Islamic militants kill local government minister in Indian-controlled Kashmir

Islamic militants shot and killed a local government minister in Indian-controlled Kashmir on Tuesday, part of a surge of recent violence that has dampened hopes for a new era of peace and cooperation in the disputed province following the massive earthquake that devastated the area on Oct. 8.

Ghulam Nabi Lone, education minister of India's Jammu and Kashmir state, was shot inside his home in the highly protected Tulsi Bagh neighborhood in the state's summer capital of Srinagar. His killing came just days after 10 members of two Hindu families were slain by militants in another part of the state.

People on both the Pakistani and Indian sides of Kashmir had hoped for a lull in violence in the aftermath of the earthquake, which caused the heaviest damage in the part of the province controlled by Pakistan. The region has been plagued by violence since separatists based in Pakistan launched an insurgency against Indian forces in 1989.

In Pakistani Kashmir, militants have pitched in with relief efforts, and several days ago, the United Jihad Council, an umbrella organization for militant groups in Kashmir, announced that its members were responding to the earthquake with a temporary cessation of violence.

Similarly, many Kashmiris have been urging India and Pakistan to use the earthquake relief effort as an opportunity to build on their two-year peace process, perhaps by permitting aid operations across the Line of Control, the heavily fortified cease-fire line that separates their forces in Kashmir.

The earthquake brought a slight softening of positions on both sides. Indian Prime Minister Manmohan Singh offered condolences in a phone call to Gen. Pervez Musharraf, Pakistan's president, and India has provided Pakistan with blankets, tents medicine and fortified biscuits.
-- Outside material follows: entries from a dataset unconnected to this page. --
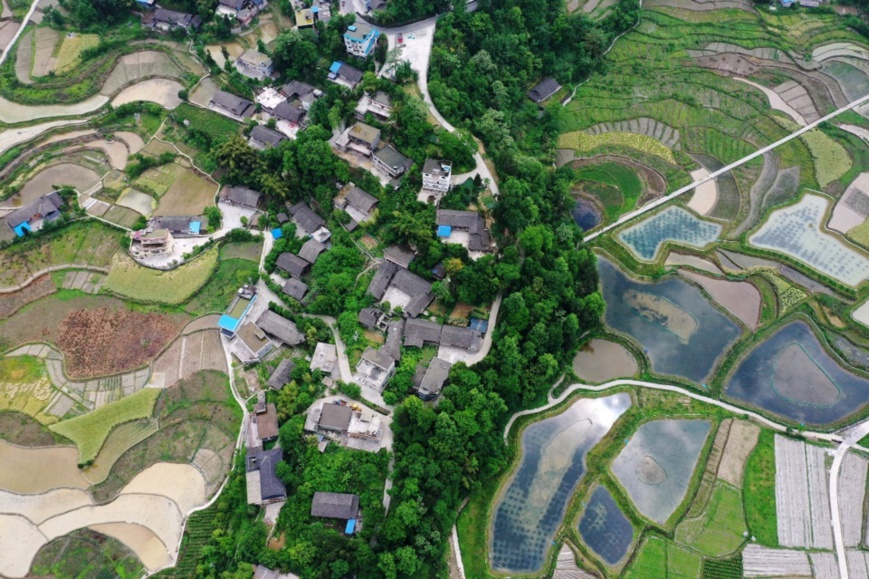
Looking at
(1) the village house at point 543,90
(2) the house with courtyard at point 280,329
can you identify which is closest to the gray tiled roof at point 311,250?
(2) the house with courtyard at point 280,329

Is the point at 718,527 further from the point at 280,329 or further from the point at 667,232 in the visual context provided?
the point at 280,329

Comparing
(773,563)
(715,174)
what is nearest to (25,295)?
(773,563)

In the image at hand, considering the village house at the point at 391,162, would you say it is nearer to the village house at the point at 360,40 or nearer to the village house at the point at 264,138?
the village house at the point at 264,138

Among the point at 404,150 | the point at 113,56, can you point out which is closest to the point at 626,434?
the point at 404,150

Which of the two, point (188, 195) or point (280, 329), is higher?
point (188, 195)

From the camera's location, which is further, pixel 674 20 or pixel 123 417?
pixel 674 20

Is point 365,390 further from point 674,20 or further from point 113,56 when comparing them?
point 674,20
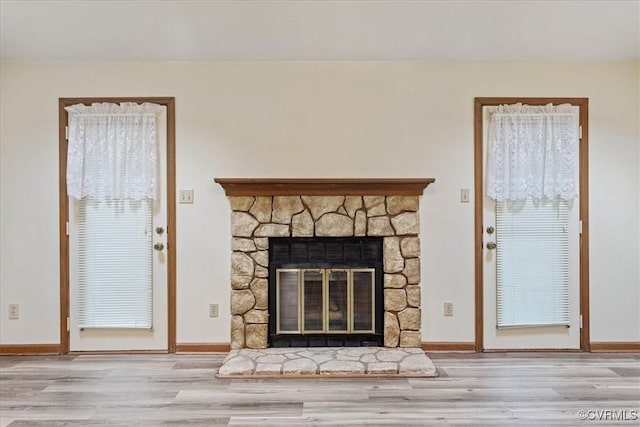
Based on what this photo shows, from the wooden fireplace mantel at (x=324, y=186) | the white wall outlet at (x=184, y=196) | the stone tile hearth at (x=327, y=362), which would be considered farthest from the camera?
the white wall outlet at (x=184, y=196)

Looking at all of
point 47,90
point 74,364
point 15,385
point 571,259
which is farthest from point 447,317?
point 47,90

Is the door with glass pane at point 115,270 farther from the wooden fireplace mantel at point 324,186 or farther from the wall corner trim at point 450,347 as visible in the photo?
the wall corner trim at point 450,347

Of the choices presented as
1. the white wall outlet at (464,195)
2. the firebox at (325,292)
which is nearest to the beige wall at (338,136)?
the white wall outlet at (464,195)

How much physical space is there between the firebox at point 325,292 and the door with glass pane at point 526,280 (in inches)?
37.0

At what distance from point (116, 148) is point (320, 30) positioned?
1885mm

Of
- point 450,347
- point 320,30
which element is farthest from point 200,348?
point 320,30

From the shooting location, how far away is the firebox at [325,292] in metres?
3.49

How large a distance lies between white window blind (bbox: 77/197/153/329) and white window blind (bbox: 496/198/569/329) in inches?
115

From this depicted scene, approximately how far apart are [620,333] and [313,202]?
278 centimetres

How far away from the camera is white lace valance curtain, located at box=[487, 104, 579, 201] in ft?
11.3

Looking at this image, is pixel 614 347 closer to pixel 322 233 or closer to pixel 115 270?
pixel 322 233

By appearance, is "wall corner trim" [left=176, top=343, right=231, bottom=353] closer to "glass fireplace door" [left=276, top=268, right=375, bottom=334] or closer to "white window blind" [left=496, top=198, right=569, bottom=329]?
"glass fireplace door" [left=276, top=268, right=375, bottom=334]

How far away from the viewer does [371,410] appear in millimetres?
2461

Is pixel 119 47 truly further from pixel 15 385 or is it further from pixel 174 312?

On Tuesday, Musharraf proposed an easing of restrictions on movement across the Line of Control for Kashmiris involved in relief work. "We will allow every Kashmiri to come across the Line of Control and assist in the reconstruction effort," Musharraf said at a news conference. "We would also like to facilitate the political leaders on both sides to go across and interact with each other and assist each other in whatever reconstruction effort," he said. India welcomed the proposal, the Reuters news agency reported, reports the Washington Post. I.L.